Write the equation of a line that is perpendicular to the given line and that passes through the given point.
y – 3 = (x + 2); (–2, 3)
A. Y+3= -3/8(X-2)
B.Y-3=-3/8(X+2)
C.Y-2=-3/8(X+3)
D. Y+3=3/8(X-2)
I am not sure how to do this problem...please help...
This question was supposed to have a 8/3 after the = and before the (x+2)
if it was supposed to be
y – 3 = (8/3)(x + 2)
the it has slope 8/3, so the perpendicular has slope -3/8.
just plug in the point-slope form of the line:
(y-k) = m(x-h)
y-3 = -3/8 (x+2)
B
Thank you - I understand now
To find the equation of a line that is perpendicular to the given line and passes through the given point, you need to follow a few steps:
Step 1: Determine the slope of the given line.
The given line equation is in slope-intercept form (y = mx + b), where m is the slope.

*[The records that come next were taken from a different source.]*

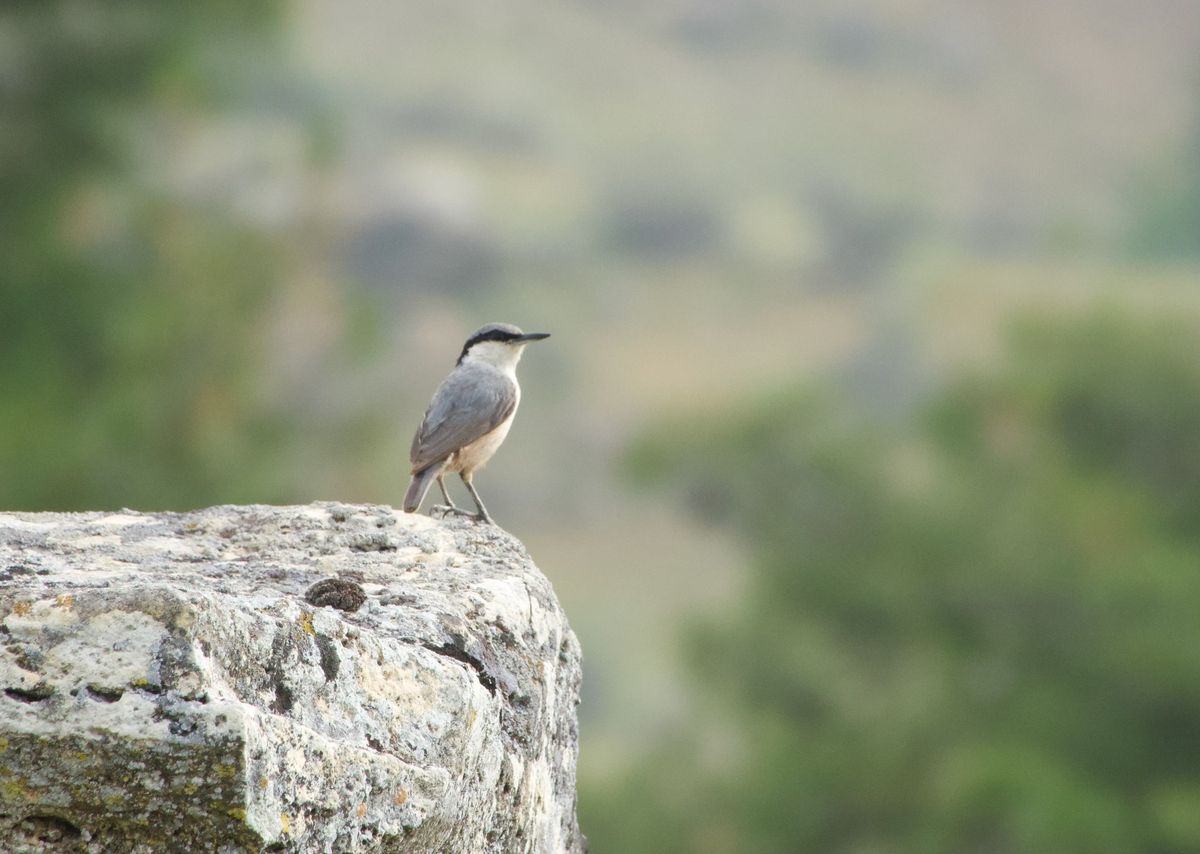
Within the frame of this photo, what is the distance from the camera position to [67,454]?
453 inches

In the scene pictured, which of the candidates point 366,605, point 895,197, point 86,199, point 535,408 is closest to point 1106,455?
point 86,199

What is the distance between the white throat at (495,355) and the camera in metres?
6.93

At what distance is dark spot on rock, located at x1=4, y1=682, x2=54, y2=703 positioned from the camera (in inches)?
102

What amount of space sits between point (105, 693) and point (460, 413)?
3.69 meters

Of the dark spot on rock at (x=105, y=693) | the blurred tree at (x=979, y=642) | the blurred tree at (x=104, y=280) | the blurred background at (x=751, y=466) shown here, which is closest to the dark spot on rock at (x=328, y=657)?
the dark spot on rock at (x=105, y=693)

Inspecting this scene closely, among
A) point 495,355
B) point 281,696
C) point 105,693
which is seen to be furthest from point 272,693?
point 495,355

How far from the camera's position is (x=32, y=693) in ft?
8.54

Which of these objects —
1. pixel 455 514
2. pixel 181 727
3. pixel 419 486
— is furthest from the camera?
pixel 419 486

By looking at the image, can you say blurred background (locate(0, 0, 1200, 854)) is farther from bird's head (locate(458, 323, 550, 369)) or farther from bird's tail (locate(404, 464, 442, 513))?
bird's tail (locate(404, 464, 442, 513))

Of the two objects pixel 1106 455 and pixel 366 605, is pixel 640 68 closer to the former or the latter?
pixel 1106 455

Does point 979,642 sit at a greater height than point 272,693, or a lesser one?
lesser

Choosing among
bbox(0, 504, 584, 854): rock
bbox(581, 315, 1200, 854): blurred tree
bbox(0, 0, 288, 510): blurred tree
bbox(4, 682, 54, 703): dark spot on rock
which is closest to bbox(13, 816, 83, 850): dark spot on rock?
bbox(0, 504, 584, 854): rock

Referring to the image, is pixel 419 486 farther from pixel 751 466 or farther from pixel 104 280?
pixel 751 466

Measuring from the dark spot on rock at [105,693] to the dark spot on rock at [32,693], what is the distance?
0.19 feet
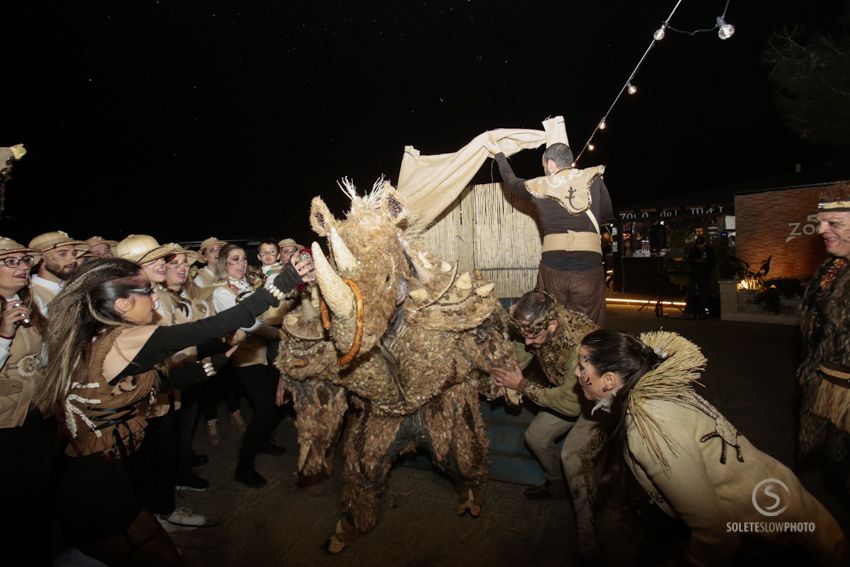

Comparing the given line equation y - 3 = (x + 2) to the slope-intercept form, we can see that the slope (m) of the given line is 1.
Step 2: Find the slope of the perpendicular line.
The slope of a perpendicular line is the negative reciprocal of the slope of the given line. In this case, the negative reciprocal of 1 is -1.
Step 3: Use the point-slope form of the line to find the equation.
The point-slope form of a line is given by y - y1 = m(x - x1), where (x1, y1) is the given point, and m is the slope. Plugging in the values from the given point (–2, 3) and the slope (-1) into the point-slope form, we have:
y - 3 = -1(x - (-2))
y - 3 = -1(x + 2)
y - 3 = -x - 2
Adding x and 3 to both sides of the equation, we obtain:
y + x = 1
Therefore, the equation of the line that is perpendicular to the given line y – 3 = (x + 2) and passes through the point (–2, 3) is y + x = 1.
Out of the given answer choices, none exactly match the equation we found:
A. Y+3= -3/8(X-2)
B. Y-3=-3/8(X+2)
C. Y-2=-3/8(X+3)
D. Y+3=3/8(X-2)
None of the answer choices is correct. The correct equation is y + x = 1.